Rwanda sugar imports fall 36% in 2025 as local output rises, consumer preferences shift

Lower re-exports of raw sugar to neighbouring countries have further contributed to the decline.

RWANDA – Rwanda’s sugar imports declined 36.5% in volume and 39.1% in value in 2025, reflecting increased domestic production and shifting consumption patterns.

The country imported 195,610 tonnes, valued at US$145 million, down from 308,000 tonnes valued at US$238 million in 2024.

Minister of Trade and Industry Prudence Sebahizi attributed the decline to reduced demand for refined sugar, improved local output, and lower re-exports to neighbouring countries. “The decrease in imports can be attributed to a drop in refined sugar consumption locally, coupled with increased domestic production,” he told The New Times.

He added that re-exports of raw sugar for further processing also declined. “This shift reflects market adjustments and changing consumer preferences, rather than any new policy measures.

The decline follows a rise in imports in 2024, when Rwanda imported 308,000 tonnes valued at US$238 million, a 24% increase from US$192 million in 2023. Imported volumes include raw sugar for industrial refining, sugar for beverage manufacturing, and refined sugar for household consumption.

Several factors are driving the decline in imports. One, improved domestic production has reduced reliance on imported sugar. Two, evolving consumer habits, including reduced consumption of refined sugar, have also played a role.
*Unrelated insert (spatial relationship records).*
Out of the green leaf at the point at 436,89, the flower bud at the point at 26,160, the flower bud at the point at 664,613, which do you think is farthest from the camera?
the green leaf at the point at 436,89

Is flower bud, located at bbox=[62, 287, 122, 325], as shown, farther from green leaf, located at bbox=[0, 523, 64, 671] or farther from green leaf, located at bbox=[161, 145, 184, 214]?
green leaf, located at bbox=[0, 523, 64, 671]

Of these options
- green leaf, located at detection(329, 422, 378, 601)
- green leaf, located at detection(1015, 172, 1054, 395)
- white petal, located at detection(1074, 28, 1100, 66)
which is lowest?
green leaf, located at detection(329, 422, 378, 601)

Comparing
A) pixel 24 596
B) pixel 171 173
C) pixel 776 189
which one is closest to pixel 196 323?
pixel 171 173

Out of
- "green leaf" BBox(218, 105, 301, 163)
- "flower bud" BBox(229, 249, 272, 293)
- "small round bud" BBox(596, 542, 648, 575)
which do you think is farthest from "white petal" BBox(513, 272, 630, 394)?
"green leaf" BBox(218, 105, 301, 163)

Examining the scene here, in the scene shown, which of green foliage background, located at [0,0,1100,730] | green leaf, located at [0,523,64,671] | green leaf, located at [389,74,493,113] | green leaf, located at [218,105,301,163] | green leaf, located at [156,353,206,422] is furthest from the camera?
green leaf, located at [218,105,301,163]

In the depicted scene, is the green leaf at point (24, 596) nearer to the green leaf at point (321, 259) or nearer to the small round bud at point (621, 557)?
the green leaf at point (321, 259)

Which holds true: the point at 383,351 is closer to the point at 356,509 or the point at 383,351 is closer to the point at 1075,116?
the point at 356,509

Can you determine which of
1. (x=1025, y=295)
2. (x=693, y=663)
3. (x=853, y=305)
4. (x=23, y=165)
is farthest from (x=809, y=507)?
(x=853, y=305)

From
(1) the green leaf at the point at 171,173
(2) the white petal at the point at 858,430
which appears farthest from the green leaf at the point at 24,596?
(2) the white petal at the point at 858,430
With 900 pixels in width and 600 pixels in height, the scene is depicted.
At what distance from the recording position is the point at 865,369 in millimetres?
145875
Lastly, lower re-exports of raw sugar to neighbouring countries have further contributed to the decline.

In addition, the government applies the East African Community Common External Tariff, together with safeguard measures, to balance consumer affordability with the protection of local producers.
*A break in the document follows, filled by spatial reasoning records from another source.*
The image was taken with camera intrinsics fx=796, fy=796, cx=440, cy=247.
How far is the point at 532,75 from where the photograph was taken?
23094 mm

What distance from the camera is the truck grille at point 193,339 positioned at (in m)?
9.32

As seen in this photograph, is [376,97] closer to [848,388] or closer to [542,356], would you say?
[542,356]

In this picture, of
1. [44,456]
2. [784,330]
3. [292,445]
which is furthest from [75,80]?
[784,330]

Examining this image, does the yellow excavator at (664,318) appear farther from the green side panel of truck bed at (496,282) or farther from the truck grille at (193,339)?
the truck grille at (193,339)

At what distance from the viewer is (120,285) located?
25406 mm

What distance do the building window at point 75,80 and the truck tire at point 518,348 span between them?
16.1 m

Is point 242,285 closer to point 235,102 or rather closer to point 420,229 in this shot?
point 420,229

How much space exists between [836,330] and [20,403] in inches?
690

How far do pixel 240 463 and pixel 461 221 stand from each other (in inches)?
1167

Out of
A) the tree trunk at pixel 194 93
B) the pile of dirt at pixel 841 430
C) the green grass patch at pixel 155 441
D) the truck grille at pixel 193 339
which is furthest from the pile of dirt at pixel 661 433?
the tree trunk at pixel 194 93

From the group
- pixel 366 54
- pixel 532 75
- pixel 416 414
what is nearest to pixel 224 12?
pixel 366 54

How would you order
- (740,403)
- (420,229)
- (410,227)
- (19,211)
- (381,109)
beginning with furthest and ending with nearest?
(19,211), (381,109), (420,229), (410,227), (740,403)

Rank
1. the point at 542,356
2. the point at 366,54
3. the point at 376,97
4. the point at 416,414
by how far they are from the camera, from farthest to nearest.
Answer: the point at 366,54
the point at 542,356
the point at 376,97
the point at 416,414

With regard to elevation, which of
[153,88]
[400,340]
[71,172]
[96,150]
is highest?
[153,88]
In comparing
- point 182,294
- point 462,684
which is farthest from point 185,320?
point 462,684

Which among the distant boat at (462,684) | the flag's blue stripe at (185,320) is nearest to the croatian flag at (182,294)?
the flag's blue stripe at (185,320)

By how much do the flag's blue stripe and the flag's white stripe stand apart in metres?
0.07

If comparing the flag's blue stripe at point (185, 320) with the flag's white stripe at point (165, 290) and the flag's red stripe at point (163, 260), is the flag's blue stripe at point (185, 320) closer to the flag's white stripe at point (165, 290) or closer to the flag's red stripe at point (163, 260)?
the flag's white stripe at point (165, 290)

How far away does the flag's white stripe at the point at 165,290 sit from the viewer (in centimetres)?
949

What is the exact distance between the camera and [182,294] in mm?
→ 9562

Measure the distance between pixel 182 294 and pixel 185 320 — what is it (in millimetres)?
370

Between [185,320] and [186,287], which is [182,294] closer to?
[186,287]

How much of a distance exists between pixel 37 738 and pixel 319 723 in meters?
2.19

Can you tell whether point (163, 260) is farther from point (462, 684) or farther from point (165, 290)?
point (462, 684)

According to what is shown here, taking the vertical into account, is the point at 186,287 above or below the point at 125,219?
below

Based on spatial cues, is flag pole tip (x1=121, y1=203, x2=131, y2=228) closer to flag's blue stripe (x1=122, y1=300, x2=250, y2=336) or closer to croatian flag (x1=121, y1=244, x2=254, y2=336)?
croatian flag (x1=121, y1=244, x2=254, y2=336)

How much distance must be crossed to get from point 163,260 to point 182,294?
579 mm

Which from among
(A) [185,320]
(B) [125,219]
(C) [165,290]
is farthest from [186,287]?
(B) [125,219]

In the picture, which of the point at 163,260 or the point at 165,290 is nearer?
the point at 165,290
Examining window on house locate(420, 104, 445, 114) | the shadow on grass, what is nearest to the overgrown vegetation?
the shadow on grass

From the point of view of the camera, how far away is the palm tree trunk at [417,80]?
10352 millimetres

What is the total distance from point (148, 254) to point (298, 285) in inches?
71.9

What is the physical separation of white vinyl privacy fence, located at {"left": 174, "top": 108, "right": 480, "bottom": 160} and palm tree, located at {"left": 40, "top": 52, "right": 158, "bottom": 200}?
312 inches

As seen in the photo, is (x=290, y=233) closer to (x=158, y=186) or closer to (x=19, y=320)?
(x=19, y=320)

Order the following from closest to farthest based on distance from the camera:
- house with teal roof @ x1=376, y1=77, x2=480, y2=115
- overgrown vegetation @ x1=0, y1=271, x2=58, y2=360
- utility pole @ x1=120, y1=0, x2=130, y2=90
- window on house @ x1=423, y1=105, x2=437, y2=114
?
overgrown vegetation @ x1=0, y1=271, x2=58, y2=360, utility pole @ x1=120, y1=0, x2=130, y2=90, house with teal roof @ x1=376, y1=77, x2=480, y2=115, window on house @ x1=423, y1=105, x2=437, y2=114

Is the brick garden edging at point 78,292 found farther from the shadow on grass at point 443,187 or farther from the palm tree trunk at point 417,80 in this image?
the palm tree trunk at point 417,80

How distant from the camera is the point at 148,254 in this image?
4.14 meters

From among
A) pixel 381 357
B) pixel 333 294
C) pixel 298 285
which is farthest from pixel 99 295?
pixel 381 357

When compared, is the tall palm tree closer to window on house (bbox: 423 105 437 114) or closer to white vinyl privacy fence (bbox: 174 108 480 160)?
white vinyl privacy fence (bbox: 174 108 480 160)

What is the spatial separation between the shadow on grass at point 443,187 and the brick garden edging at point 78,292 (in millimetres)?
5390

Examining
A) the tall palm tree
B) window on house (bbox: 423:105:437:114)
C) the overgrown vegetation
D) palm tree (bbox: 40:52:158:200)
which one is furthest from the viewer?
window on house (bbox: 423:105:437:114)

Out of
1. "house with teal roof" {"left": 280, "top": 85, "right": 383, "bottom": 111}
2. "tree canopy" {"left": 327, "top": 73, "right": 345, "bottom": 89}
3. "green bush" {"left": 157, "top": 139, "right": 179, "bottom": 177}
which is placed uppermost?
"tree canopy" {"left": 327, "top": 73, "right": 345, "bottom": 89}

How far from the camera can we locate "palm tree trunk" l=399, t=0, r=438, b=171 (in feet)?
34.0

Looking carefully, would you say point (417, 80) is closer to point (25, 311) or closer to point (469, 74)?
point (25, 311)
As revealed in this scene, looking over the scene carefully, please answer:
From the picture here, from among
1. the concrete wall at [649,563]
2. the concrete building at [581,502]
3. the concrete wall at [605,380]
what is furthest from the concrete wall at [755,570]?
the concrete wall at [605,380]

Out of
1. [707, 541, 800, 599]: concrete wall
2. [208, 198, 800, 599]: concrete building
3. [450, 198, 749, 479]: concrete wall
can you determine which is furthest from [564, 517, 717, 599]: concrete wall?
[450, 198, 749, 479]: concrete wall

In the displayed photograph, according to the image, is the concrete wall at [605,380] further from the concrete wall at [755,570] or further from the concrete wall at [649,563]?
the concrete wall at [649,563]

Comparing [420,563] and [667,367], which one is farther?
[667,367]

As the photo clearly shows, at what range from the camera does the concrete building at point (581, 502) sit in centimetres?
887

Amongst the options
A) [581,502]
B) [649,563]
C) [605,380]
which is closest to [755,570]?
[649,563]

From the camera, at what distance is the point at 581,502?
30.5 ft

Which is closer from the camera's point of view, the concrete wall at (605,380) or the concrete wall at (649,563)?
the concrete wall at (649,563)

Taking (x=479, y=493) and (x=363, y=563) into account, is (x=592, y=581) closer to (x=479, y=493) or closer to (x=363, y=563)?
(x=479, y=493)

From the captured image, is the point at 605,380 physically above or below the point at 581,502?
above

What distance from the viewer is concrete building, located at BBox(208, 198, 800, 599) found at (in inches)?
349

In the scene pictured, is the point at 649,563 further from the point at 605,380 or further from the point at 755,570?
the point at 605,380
Further, to stabilize prices while supporting the domestic industry, the government allows strategic imports under managed quotas. It has also temporarily eased the regional external tariff on sugar and other essential food items to reduce consumer costs, according to the Ministry of Finance and Economic Planning.
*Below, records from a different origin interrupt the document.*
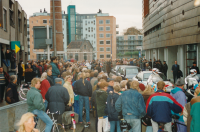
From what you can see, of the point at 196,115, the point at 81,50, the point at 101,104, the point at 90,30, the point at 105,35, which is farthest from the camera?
the point at 90,30

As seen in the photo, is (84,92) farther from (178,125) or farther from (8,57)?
(8,57)

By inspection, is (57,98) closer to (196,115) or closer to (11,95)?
(11,95)

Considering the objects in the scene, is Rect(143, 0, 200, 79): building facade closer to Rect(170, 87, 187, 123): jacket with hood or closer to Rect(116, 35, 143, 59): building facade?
Rect(170, 87, 187, 123): jacket with hood

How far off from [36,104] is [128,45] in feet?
428

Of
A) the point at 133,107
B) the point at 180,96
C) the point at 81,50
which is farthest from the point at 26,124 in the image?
the point at 81,50

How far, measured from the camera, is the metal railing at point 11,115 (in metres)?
6.19

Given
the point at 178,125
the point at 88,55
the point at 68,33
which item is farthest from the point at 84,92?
the point at 68,33

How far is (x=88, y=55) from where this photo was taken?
94750 mm

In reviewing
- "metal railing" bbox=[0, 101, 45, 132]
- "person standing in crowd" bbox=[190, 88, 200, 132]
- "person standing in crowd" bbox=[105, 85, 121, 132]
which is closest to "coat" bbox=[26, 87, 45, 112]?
"metal railing" bbox=[0, 101, 45, 132]

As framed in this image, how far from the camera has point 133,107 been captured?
6.06 metres

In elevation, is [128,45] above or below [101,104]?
above

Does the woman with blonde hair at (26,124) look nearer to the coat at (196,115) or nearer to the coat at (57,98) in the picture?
the coat at (196,115)

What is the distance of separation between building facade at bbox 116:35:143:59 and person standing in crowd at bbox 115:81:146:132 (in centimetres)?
12216

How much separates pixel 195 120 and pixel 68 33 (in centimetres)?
11625
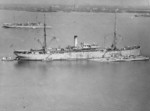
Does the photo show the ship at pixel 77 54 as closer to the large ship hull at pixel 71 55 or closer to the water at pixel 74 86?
the large ship hull at pixel 71 55

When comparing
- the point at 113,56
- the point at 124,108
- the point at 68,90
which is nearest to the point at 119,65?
the point at 113,56

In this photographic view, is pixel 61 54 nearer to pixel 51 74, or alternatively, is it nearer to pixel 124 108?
pixel 51 74

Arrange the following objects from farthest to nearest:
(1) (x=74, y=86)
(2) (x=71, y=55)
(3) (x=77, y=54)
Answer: (3) (x=77, y=54)
(2) (x=71, y=55)
(1) (x=74, y=86)

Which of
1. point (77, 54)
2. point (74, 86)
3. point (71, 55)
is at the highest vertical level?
point (77, 54)

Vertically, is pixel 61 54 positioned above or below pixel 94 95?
above

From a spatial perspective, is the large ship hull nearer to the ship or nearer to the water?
the ship

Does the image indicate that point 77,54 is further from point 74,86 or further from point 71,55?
point 74,86

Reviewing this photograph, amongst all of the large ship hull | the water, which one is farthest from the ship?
the water

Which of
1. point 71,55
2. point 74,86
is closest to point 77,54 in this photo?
point 71,55

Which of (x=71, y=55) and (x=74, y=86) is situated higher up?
(x=71, y=55)

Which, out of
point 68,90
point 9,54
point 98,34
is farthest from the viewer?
point 98,34

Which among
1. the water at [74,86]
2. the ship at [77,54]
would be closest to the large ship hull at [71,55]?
the ship at [77,54]
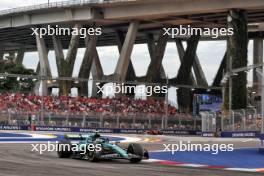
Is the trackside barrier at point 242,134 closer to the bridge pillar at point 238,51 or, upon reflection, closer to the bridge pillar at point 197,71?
the bridge pillar at point 238,51

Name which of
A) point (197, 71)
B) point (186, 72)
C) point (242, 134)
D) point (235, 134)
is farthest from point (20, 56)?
Result: point (242, 134)

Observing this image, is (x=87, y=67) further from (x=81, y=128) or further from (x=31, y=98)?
(x=81, y=128)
Sebahizi clarified discrepancies between the ministry’s data and the annual report, noting that the report follows the fiscal year from July to June, whereas the figures provided reflect the calendar year from January to December.

As local output continues to grow and the government maintains managed tariff policies, the country is moving towards greater self-sufficiency while keeping prices affordable for citizens.

Consequently, the decline in imports signals a stabilizing market in which local supply is becoming more prominent, though strategic imports will continue to play a role in managing price volatility and meeting industrial demand.